Your instructions: Print the forum post about emergency preparedness in full, with no changes.

I've lurked here for a while, never really posted. I've always felt it was important to be prepared, but go through (many) periods of complacency.
My efforts are spotty. I read the book One Second After and recognized the message of how vulnerable we all are to disruption in our infrastructure. I have 10 gallons of water stored, though it needs to be cycled out. I bought the "water bob" that will allow me to fill up the bathtub with water to store if the situation allows. I have some food stored, namely mountain house for about 5-6 days. I have an emergency radio. I save any antibiotics I happen to come across or have left over (not that any should be left over). I have some medical supplies. I did a firearm training (and shot more accurate than my husband). But we don't maintain the guns like we should. We have N95 masks. Etc. You get the idea. Nothing really cohesive. I have lists, lots of lists.

Record extracts:
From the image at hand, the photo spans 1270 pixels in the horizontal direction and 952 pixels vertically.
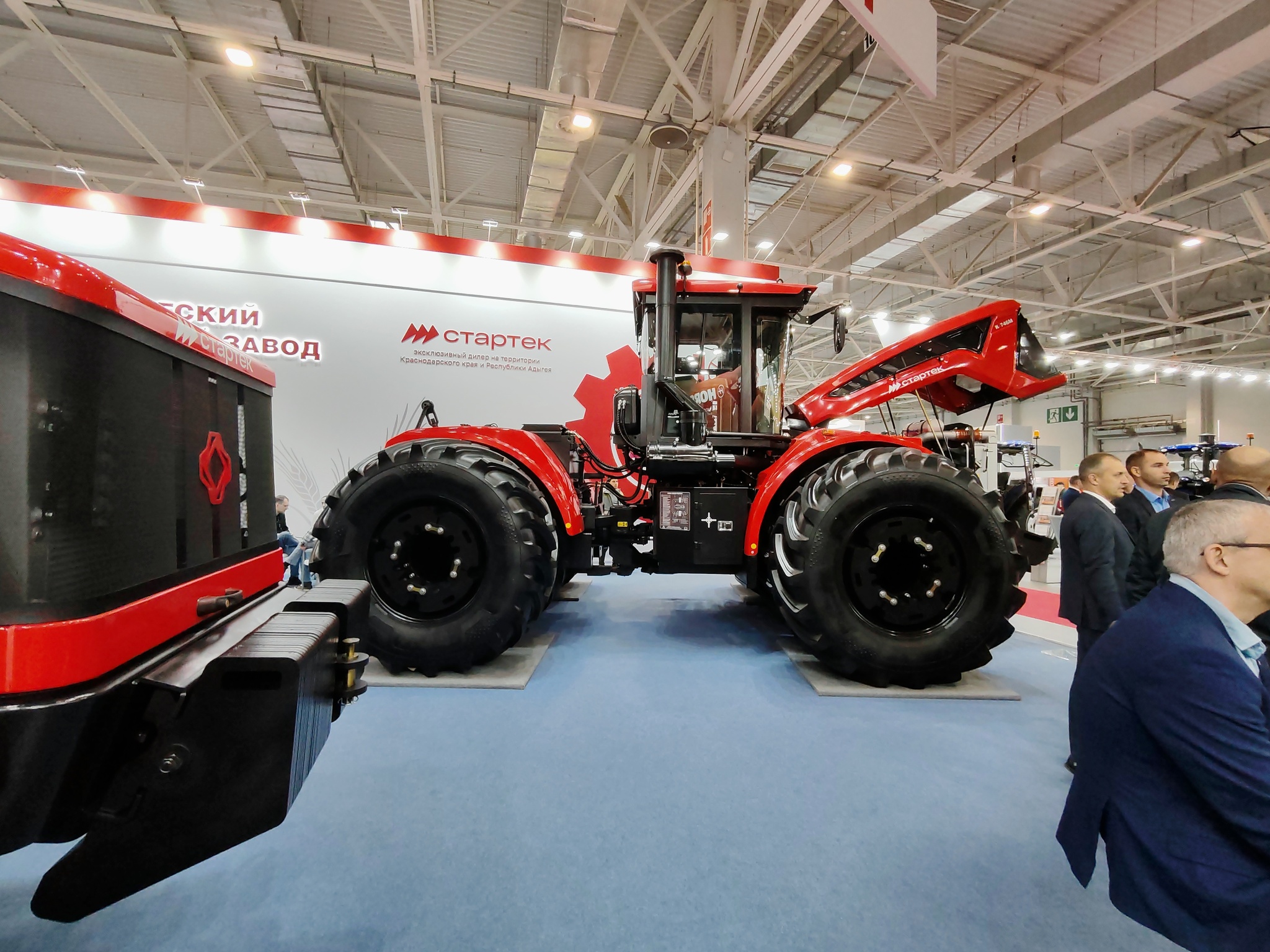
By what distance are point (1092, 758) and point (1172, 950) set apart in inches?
---
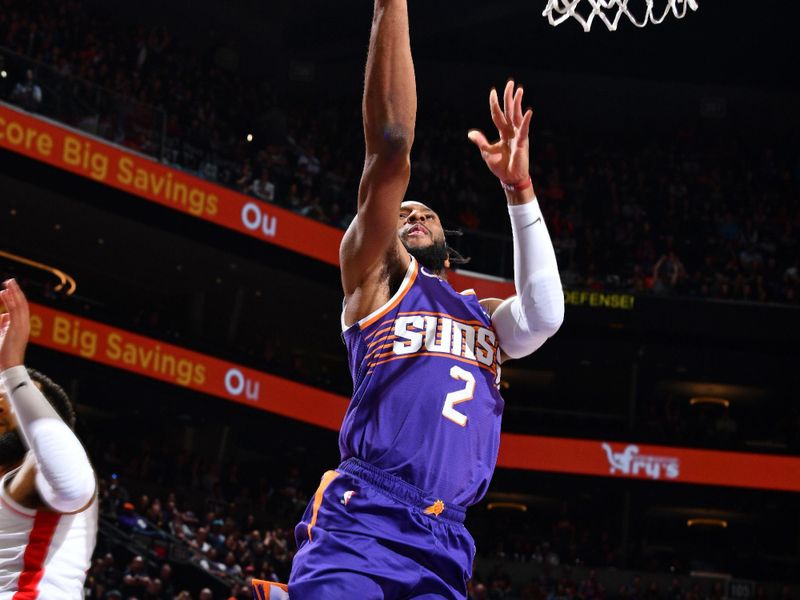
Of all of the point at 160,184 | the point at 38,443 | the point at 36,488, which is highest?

Exercise result:
I've lurked here for a while, never really posted. I've always felt it was important to be prepared, but go through (many) periods of complacency.
My efforts are spotty. I read the book One Second After and recognized the message of how vulnerable we all are to disruption in our infrastructure. I have 10 gallons of water stored, though it needs to be cycled out. I bought the "water bob" that will allow me to fill up the bathtub with water to store if the situation allows. I have some food stored, namely mountain house for about 5-6 days. I have an emergency radio. I save any antibiotics I happen to come across or have left over (not that any should be left over). I have some medical supplies. I did a firearm training (and shot more accurate than my husband). But we don't maintain the guns like we should. We have N95 masks. Etc. You get the idea. Nothing really cohesive. I have lists, lots of lists.